BRANO DI PARTENZA.
....................
Pare esservi sotteso un duplice giudizio negativo, circa la incapacità della vecchia maggioranza a ricomporsi, che l’accomuna tutta, senza entrare in quella ripartizione della colpa fra Renzi e la sua vecchia compagnia coltivata dentro e fuori dei palazzi romani; e, circa l’insufficienza complessiva della squadra del Conte-bis. Comunque sia, secondo un modello già sperimentato, quello che traluce nelle parole di Mattarella è un classico governo tecnico, almeno nei suoi tratti essenziali, se pur non tutti presenti nei casi concreti sperimentati in passato: nascere in presenza di una situazione emergenziale non affrontabile da una chiara e solida maggioranza; avere un presidente del Consiglio di alta caratura professionale, ma anche di nessuna caratterizzazione partitica; concedergli una scelta formalmente libera dei ministri, caratterizzati anzitutto da una reciproca relazione di fiducia; fargli contare su una maggioranza tendenzialmente aperta; lasciargli realizzare un programma non concordato nelle segreterie dei partiti.

Non è sufficiente sostenere che ogni governo tecnico è anche politico, solo in quanto è caratterizzato in base ad un preciso indirizzo programmatico e operativo, questo è implicito in ogni governo, se la parola ha pur sempre qualche senso. Per evitare ogni equivoco, sarebbe allora opportuno sostituire la parola politico con partitico, sì da poter capire che cosa si intende quando da parte di Di Maio, Conte e lo stesso Zingaretti si chiede un governo non tecnico ma politico. In che senso dovrebbe esserlo? Non certo nella figura di Draghi, di cui si è indagato ogni parola e comportamento del suo passato, senza riuscirne a trarre fuori che il ritratto di un super-competente, senza dubbio elitario per educazione e carriera, pubblica ma non senza una qualificata presenza privata, moderato e pragmatico, diffidente di ogni approccio ideologico e centrato sul problem solving. Europeista, ma double face, perché prima ha firmato, da presidente entrante della Banca centrale europea – su pressing di quel Berlusconi che lo aveva già fatto nominare presidente della Banca d’Italia – la famosa lettera all’insegna dell’austerity spedita proprio al cavaliere; poi, ha pronunciato, da presidente in carica della Banca europea, il “Whatever it takes”, semaforo verde per il Quantitative Easing.

Non basta a trasformarlo in un governo politico, l’eventuale presenza di ministri espressi dai vari partiti, che non potrebbero essere meri portatori di interessi non conciliabili sì da paralizzare l’esecutivo; perché è o dovrebbe essere scontato in partenza che l’amalgama spetta allo stesso Draghi, che si riserverà l’ultima parola definitiva, tenendo ferma sul collo dei suoi collaboratori la stretta su ogni comunicazione in dissenso, a costo di congedarli seduta stante. E, neppure, basta la composizione della sua maggioranza, perché, oggi, sembra sfiorare l’unanimità, con la chiamata fuori forse di una pattuglia di 5 Stelle e certo di Fratelli d’Italia, sì da non dare alcun imprinting aprioristico al governo.
....................
VOCI RIPORTATE.

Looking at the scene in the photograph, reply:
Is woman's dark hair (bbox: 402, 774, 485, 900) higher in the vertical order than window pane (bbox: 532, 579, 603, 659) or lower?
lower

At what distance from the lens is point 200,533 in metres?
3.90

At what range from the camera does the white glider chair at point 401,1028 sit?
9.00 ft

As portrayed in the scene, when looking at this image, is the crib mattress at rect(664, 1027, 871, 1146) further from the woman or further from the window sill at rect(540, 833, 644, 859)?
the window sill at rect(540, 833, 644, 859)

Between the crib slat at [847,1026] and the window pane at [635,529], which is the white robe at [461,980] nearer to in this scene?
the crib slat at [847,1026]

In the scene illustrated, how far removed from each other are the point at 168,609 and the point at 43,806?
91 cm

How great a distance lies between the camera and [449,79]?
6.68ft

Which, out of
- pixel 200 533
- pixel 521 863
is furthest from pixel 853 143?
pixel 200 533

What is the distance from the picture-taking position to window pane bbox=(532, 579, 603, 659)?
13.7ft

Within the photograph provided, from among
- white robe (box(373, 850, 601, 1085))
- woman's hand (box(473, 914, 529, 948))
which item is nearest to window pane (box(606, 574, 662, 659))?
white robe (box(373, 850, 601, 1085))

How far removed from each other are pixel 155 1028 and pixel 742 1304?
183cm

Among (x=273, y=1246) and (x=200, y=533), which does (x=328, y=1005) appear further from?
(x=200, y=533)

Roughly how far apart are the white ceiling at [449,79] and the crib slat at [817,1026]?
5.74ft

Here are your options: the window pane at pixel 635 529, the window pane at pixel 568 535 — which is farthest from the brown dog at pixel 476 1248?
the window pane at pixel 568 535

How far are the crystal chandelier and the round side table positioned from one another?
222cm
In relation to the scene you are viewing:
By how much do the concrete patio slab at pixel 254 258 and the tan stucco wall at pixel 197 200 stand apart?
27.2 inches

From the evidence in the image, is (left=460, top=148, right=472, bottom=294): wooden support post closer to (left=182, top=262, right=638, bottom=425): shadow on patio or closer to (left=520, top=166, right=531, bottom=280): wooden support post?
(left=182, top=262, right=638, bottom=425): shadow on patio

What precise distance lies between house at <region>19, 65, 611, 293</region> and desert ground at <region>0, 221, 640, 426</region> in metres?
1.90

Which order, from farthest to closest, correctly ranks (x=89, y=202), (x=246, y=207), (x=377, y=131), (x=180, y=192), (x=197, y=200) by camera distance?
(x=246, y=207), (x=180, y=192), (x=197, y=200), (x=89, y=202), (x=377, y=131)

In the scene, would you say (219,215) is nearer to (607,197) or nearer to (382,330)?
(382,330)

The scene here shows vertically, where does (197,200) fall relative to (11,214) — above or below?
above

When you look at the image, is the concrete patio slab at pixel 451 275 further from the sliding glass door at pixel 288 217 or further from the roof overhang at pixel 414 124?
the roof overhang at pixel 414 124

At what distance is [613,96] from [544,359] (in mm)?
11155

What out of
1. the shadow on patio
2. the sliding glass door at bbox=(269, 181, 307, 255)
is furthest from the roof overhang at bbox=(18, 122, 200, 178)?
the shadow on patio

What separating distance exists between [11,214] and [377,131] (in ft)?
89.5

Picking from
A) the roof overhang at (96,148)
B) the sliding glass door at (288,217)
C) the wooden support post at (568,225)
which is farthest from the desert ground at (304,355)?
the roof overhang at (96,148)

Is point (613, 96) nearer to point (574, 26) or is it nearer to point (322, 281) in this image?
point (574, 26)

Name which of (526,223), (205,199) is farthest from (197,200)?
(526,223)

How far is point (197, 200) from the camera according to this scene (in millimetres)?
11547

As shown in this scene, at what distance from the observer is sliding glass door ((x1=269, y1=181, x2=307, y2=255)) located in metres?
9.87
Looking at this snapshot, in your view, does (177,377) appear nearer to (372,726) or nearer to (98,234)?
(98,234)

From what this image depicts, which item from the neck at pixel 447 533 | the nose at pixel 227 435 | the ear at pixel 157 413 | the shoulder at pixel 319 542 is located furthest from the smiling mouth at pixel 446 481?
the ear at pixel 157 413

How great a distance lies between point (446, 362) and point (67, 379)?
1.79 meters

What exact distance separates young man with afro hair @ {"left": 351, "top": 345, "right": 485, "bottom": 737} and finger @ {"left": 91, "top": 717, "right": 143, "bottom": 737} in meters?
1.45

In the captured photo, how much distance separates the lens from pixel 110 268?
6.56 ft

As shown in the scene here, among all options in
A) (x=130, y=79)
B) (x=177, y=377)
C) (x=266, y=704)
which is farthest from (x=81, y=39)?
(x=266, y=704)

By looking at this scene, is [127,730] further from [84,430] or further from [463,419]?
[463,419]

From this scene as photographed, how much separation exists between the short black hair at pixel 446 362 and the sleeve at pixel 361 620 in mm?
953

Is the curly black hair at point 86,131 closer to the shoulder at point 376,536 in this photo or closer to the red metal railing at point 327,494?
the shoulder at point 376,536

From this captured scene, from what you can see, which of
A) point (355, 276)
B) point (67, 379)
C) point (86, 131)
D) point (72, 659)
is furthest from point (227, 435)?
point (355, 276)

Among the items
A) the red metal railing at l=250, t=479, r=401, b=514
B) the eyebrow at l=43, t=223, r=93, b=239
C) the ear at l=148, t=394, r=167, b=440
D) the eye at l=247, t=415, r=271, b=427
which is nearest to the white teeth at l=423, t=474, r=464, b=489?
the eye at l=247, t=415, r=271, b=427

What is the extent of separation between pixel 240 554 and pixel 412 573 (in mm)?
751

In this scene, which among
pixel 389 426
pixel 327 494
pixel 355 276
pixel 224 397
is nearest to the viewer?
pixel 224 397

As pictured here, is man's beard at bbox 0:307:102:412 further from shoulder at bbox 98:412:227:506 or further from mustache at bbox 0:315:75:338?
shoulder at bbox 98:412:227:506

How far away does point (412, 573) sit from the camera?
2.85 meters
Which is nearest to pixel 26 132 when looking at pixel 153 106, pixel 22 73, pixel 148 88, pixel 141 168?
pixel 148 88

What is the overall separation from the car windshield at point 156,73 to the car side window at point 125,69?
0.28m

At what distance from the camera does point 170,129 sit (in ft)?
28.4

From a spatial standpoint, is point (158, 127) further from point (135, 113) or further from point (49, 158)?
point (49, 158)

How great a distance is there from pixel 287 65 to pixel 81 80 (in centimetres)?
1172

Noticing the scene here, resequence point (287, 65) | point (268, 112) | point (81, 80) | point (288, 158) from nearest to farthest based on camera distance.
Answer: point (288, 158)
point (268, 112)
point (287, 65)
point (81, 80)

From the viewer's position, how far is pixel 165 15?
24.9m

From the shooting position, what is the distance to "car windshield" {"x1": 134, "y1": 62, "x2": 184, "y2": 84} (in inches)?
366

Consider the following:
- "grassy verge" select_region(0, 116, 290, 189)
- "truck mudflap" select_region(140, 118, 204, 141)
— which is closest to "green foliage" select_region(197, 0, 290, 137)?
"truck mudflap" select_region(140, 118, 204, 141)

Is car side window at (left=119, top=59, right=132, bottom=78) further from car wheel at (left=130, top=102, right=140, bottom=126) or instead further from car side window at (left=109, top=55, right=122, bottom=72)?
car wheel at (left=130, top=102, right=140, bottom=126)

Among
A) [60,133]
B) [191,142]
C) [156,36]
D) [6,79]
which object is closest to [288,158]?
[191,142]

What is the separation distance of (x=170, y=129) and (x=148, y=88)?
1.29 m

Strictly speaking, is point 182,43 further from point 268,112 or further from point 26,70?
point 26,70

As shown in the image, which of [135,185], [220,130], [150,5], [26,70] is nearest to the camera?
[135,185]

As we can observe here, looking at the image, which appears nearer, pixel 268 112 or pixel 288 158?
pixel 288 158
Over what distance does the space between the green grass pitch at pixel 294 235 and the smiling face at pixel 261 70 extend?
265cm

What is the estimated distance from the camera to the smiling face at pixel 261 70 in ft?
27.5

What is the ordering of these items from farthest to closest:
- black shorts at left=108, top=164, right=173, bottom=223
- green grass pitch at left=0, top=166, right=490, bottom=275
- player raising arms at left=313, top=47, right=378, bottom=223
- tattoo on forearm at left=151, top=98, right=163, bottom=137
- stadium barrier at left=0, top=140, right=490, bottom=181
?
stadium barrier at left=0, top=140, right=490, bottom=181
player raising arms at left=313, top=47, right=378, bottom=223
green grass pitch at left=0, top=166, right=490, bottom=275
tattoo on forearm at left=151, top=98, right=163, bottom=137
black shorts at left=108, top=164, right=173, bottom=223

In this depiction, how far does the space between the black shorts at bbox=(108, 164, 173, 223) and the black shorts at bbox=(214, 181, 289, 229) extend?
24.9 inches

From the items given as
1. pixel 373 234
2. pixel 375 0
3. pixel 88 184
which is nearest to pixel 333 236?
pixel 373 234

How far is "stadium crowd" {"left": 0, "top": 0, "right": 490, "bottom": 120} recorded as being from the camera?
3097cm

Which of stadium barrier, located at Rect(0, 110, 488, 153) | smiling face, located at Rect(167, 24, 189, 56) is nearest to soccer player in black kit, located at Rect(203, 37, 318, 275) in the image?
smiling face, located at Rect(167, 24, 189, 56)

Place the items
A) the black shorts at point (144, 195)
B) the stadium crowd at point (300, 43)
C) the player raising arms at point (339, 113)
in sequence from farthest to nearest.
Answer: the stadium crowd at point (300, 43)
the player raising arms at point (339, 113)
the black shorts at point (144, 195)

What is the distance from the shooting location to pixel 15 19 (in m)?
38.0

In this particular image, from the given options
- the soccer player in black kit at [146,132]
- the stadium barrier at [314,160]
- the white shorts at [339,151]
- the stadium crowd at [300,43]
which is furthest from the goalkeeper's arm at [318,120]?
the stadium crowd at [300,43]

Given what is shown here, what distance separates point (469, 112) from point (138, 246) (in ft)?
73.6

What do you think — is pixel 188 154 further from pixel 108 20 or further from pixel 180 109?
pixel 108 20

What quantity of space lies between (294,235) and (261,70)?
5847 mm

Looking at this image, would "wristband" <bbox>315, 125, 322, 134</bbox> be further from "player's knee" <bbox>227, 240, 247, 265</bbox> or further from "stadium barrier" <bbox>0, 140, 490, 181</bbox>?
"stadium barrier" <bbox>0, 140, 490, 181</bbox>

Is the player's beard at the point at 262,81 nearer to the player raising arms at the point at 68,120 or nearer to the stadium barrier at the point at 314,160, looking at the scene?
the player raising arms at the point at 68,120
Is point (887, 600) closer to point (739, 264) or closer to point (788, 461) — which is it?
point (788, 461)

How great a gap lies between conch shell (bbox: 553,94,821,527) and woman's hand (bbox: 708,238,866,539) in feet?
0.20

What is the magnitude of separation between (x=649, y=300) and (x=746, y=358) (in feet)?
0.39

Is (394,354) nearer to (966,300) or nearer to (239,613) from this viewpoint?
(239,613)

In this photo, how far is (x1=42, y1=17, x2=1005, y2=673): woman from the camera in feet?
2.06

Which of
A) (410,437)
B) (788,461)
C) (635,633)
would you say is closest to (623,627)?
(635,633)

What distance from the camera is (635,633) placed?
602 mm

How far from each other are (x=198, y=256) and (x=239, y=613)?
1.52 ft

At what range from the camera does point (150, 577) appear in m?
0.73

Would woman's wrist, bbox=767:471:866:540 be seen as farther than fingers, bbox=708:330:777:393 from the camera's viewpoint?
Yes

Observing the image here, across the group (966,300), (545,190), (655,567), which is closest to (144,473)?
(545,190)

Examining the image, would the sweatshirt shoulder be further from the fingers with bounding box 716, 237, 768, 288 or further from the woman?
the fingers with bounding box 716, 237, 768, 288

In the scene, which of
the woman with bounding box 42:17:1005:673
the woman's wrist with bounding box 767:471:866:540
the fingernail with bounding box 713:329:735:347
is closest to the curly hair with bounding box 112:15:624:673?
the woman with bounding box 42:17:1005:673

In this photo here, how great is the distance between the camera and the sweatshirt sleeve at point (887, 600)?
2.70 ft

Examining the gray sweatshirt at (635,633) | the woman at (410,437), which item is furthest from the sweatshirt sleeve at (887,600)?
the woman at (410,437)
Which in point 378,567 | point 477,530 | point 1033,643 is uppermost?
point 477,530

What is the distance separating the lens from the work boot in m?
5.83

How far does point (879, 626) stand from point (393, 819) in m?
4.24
....................
COMPITI DA SVOLGERE.
**a)** Riscrivi l'elenco dalla riga che contiene "What is the distance separating" fino all'ultima riga dell'elenco compresa, sostituendo "point" con "spot" e lasciando invariato tutto il resto.
**b)** Scrivi il seguito del brano sul governo tecnico di Draghi, partendo dopo la sua ultima frase.
Il brano e l'elenco sono materiali distinti, senza legami tra loro.

RISPOSTE ALL'ESERCIZIO.
**a)**
What is the distance separating the lens from the work boot in m?
5.83

How far does spot (879, 626) stand from spot (393, 819) in m?
4.24

**b)**
Qui sta la sofferenza maggiore della cordata 5 Stelle, Pd, Leu, con Zingaretti a rivendicare la grande vittoria su Renzi, per aver tenuto insieme la futura coalizione di centrosinistra, esattamente quella che Renzi voleva sfasciare. Questo senza tener conto della pesante ipoteca posta da Conte nel suo scenografico arrivederci, come leader non solo dei 5 Stelle, che si ripromette di farne il primo partito del futuro Parlamento, ma anche della coalizione, battezzata come l’Alleanza per lo sviluppo sostenibile.

Solo che i 5 Stelle trovano indigesto l’uomo delle banche, opponendogli la strenua difesa dei punti programmatici identitari, a cominciare dal reddito di cittadinanza; e i 5 Stelle e il Pd non digeriscono affatto la coabitazione non tanto con Berlusconi, riabilitato come grande statista, secondo una tecnica meno cruenta di quella post mortem della Russia sovietica, ma con la Lega. Tenere compattato il centrosinistra – dove, però, evaso Renzi, il centro dovrebbe essere rappresentato da Tabacci non certo dai 5 Stelle – è un risultato importante; ma il fatto è che il trait-d’union è stato quello di un baluardo contro la schiuma dei populisti, sovranisti, trumpiani, con una ben netta delimitazione del perimetro di una maggioranza democratica, costituzionale, europeista.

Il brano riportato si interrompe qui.